WHAT IS BEING ASKED: Edit the items below by replacing "ammunition vest" with "tactical vest" and leave everything else unchanged.

** BEGIN ROWS **

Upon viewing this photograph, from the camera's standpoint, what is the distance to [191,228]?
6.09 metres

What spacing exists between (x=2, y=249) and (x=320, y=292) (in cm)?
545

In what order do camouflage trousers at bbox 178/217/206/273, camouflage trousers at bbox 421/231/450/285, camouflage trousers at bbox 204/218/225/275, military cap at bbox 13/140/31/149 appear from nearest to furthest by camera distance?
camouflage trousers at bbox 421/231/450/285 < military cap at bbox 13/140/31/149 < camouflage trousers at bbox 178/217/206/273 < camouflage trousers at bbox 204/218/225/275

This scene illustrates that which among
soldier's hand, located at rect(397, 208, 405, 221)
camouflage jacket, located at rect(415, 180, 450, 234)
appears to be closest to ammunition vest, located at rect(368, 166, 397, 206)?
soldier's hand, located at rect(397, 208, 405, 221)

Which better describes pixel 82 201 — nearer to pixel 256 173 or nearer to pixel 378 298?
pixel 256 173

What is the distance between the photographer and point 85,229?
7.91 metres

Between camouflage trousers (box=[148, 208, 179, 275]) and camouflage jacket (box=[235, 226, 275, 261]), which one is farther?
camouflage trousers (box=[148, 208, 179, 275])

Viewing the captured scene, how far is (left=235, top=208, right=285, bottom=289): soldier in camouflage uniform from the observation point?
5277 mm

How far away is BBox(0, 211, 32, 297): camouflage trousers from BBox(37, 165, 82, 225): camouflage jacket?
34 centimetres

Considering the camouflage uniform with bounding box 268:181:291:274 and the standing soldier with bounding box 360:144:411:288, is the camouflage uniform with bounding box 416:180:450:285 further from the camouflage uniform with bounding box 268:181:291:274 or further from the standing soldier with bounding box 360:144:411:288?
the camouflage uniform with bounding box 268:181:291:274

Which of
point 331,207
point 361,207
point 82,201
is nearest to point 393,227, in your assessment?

** END ROWS **

SOLVED PROBLEM:
Upon viewing this photograph, from the camera's standpoint, what is the distance to [191,228]?
6.09 metres

What spacing exists between (x=2, y=249) and (x=320, y=292) (in cm)?
545

In what order do camouflage trousers at bbox 178/217/206/273, camouflage trousers at bbox 421/231/450/285, camouflage trousers at bbox 204/218/225/275, military cap at bbox 13/140/31/149 appear from nearest to furthest by camera distance?
camouflage trousers at bbox 421/231/450/285 < military cap at bbox 13/140/31/149 < camouflage trousers at bbox 178/217/206/273 < camouflage trousers at bbox 204/218/225/275

This scene illustrates that which among
soldier's hand, located at rect(397, 208, 405, 221)
camouflage jacket, located at rect(415, 180, 450, 234)
appears to be closest to tactical vest, located at rect(368, 166, 397, 206)?
soldier's hand, located at rect(397, 208, 405, 221)

Which better describes pixel 82 201 — nearer to pixel 256 173 or nearer to pixel 378 298?
pixel 256 173

What is the distance between the photographer and point 85,229?
7.91 metres

Between camouflage trousers (box=[148, 208, 179, 275]) and camouflage jacket (box=[235, 226, 275, 261]), which one is farther?
camouflage trousers (box=[148, 208, 179, 275])

Viewing the captured scene, how far is (left=235, top=208, right=285, bottom=289): soldier in camouflage uniform from the observation point?
5277 mm

How far away is BBox(0, 211, 32, 297): camouflage trousers from BBox(37, 165, 82, 225): camouflage jacket?
34 centimetres

Considering the camouflage uniform with bounding box 268:181:291:274 and the standing soldier with bounding box 360:144:411:288, is the camouflage uniform with bounding box 416:180:450:285 further from the camouflage uniform with bounding box 268:181:291:274 or further from the standing soldier with bounding box 360:144:411:288?
the camouflage uniform with bounding box 268:181:291:274

Which of
point 331,207
point 361,207
point 82,201
is nearest to point 393,227, in your assessment?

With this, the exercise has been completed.